Mesoscale and convective-scale characteristics of an incipient tropical depression observed over the western North Pacific

The role of small-scale processes, such as the evolution of mesoscale convective systems and mesoscale vortices, in a tropical cyclone formation is recently focused in numerical studies using high resolution models. The present study aims at understanding the role based on observations, carried out using Doppler radars over the western North Pacific. The case studied is an incipient tropical depression, which was characterized by a peak of convective activity 1.5 days before the lowering of sea-level pressure.
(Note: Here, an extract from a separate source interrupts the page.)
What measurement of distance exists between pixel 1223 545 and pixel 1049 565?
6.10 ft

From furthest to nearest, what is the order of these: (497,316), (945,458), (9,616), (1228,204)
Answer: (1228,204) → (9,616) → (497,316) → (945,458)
This formation occurred when a tropical disturbance in an easterly trade flow approached a monsoon trough ahead of a low-level monsoonal southwesterly flow. During the genesis stage, one of mesoscale vortices in stratiform echo regions was replaced by a group of deep convective cells possessing mesocyclones (see an attached figure). The organization of this convection led a low-level cyclonic circulation on a system scale (~100 km). In terms of morphology and kinematics, this evolution of cyclonic circulation is quite similar to that induced by vortical hot towers, simulated in Montgomery et al. (2006). The environment of the convective system was characterized by the rapid destabilization, which resulted from the confluence of undisturbed air in the lower troposphere. These results suggest that only a mesoscale vortex in the special environment, characterized by low-level convergence and strong latent instability, in addition to synoptic-scale cyclonic vorticity and weak vertical shear, has a potential to grow into a circulation center of a tropical cyclone.